• _本文抜粋_:
________________

アンチスティグマの精神医学

『アンチスティグマの精神医学-メンタルヘルスへの挑戦』ノーマン・サルトリウス著/日本若手精神科医の会(JYPO)訳、金剛出版を読みました。

この本は世界で最も有名で影響力のある精神科医の一人である、元WHOメンタルヘルス部門長で世界精神医学会長であったノーマン・サルトリウス先生の過去の講演に加筆した本です。原著の題は”Fighting for Mental Health”で、現状に批判的かつ支援者を鼓舞する意図があるような気がします。サルトリウス先生は国際アンチスティグマ委員会の顧問でもあり、情熱を持って世界的な精神科医療の進展を望む活動をされています。

表紙に使われている絵はブリューゲルの「誰も自分自身の事を分かっていない」という絵で、がらくたを探し回る人々を、細かいことにこだわって周囲からこっけいにみえている人々を精神医学の分野にみたてているかのようです。「スティグマ」の存在の根源には社会のありようのほかに、精神医学の担い手である私たちのあり方が大きく関与しているのだという、私たちへの責任をつきつけるメッセージがあるように私は受け取りました。

内容は、現在の精神保健サービスの提供に関しての批判や臨床におけるヒントのようなものも含み、示唆に富み幅広い内容に及んでいます。

________________

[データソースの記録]
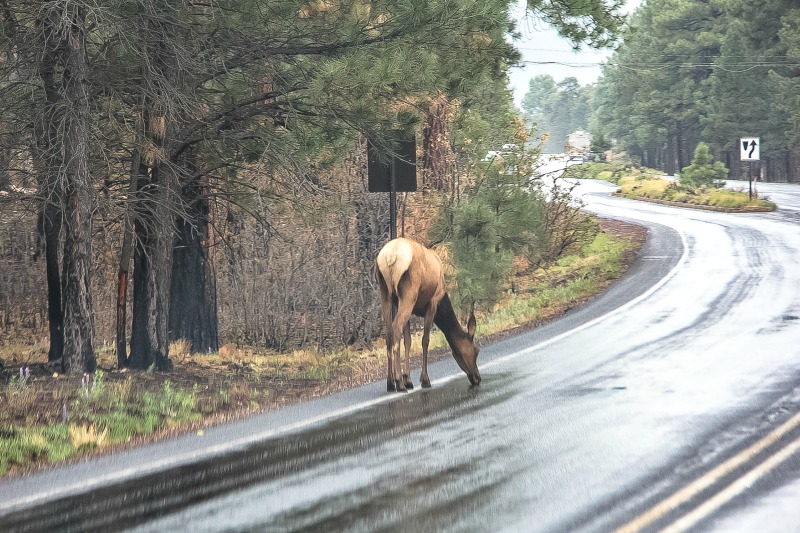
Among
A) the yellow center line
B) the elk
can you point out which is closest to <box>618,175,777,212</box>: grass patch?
the elk

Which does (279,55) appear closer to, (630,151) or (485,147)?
(485,147)

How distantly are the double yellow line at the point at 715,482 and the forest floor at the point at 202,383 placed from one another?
504 cm

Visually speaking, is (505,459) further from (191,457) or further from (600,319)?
(600,319)

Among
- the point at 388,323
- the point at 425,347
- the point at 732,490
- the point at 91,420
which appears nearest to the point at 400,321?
the point at 388,323

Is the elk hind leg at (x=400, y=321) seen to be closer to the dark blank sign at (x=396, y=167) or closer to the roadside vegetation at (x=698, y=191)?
the dark blank sign at (x=396, y=167)

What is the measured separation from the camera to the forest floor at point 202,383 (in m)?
11.9

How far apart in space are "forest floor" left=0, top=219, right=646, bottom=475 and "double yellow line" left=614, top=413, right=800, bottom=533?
5.04 meters

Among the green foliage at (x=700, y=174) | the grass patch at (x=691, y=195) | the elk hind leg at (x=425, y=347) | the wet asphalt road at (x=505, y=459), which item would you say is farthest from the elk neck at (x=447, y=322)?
the green foliage at (x=700, y=174)

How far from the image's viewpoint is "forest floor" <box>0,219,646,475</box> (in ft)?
39.1

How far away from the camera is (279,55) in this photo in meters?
16.7

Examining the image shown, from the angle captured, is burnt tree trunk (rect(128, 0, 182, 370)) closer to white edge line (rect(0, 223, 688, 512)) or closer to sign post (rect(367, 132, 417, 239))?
sign post (rect(367, 132, 417, 239))

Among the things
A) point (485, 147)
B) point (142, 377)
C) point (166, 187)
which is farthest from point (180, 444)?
point (485, 147)

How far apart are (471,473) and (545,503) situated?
1.12 metres

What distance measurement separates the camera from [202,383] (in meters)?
16.0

________________

• _課題内容_:
• A. 書評の次の一文を英語に訳してください：「サルトリウス先生は国際アンチスティグマ委員会の顧問でもあり、情熱を持って世界的な精神科医療の進展を望む活動をされています。」
• B. 書評の最後の文に続く部分を書き足してください。

• _各課題の解答_:
• A. Dr. Sartorius is also an adviser to the International Anti-Stigma Committee, and he works with passion toward the advancement of psychiatric care around the world.

• B.
メンタルヘルスの概念では重複と混乱があり、たとえば「異常な行為」の原因には mad,bad,mentally ill の3つがあり、犯罪は精神障害には関係がないということを、教育・マスメディア・法律・社会福祉のあらゆるレベルで明確にすべきであるとこの本には書かれています。そして病気についても、disease(医学的判断), illness(個々人の経験), sickness(個人の健康状態の低下) のコンセプトの違いから医学における精神医学の立ち位置を明快に示しています。医療はdisease を対象とした指針であって、「調子が悪い」illnessによって目の前にやってくる人向きにはできていないということです。今日、うつ病という呼び名の広がりが disease と illness の混乱から生じていることをすっきり解説してくれています。また、精神医学用語を政治的に利用しないように警鐘を鳴らしています。

また、メンタルヘルスにおける発展のためのデータを示してから、政策決定者がその方向での施策に向けて動き出すまでには何十年もかかる、という「熟成」の仮説は、現状を変えようとする人々への不屈の姿勢にとって、くじけないための大きなエールに思えました。

18章は「イネーブリング」となっています。嗜癖の臨床を経験していると、「イネーブラー」という単語を知るので、最初は「回復のきっかけを阻害する」という意味に誤解しましたが、本来の「イネーブリング」は「○○を可能にする」という意味であることに気がつかされました。精神的困難を得た人が回復するために必要なのは、「リハビリテーション」ではなく「イネーブリング」であるとこの本には書かれています。私たちはエンパワメントを意識した支援を行っていますが、援助とリハビリテーションを包含した概念としての「イネーブリング」は自分の中での整理に役立ちました。

この本にはサリトリウス先生からの私たちの直面している多くの課題から目をそらさず立ち向かうべき、という熱いメッセージが詰まっているような気がしました。

訳文はかなり読みやすく練りこまれており、翻訳にあたった日本若手精神科医の会(JYPO)の皆さまの仕事が良いものであり、そして訳された若い精神科医の方々がこの本に大きく影響を受けたであろうことが、私には伝わってきました。

最後までお読みいただいた方、どうもありがとうございました。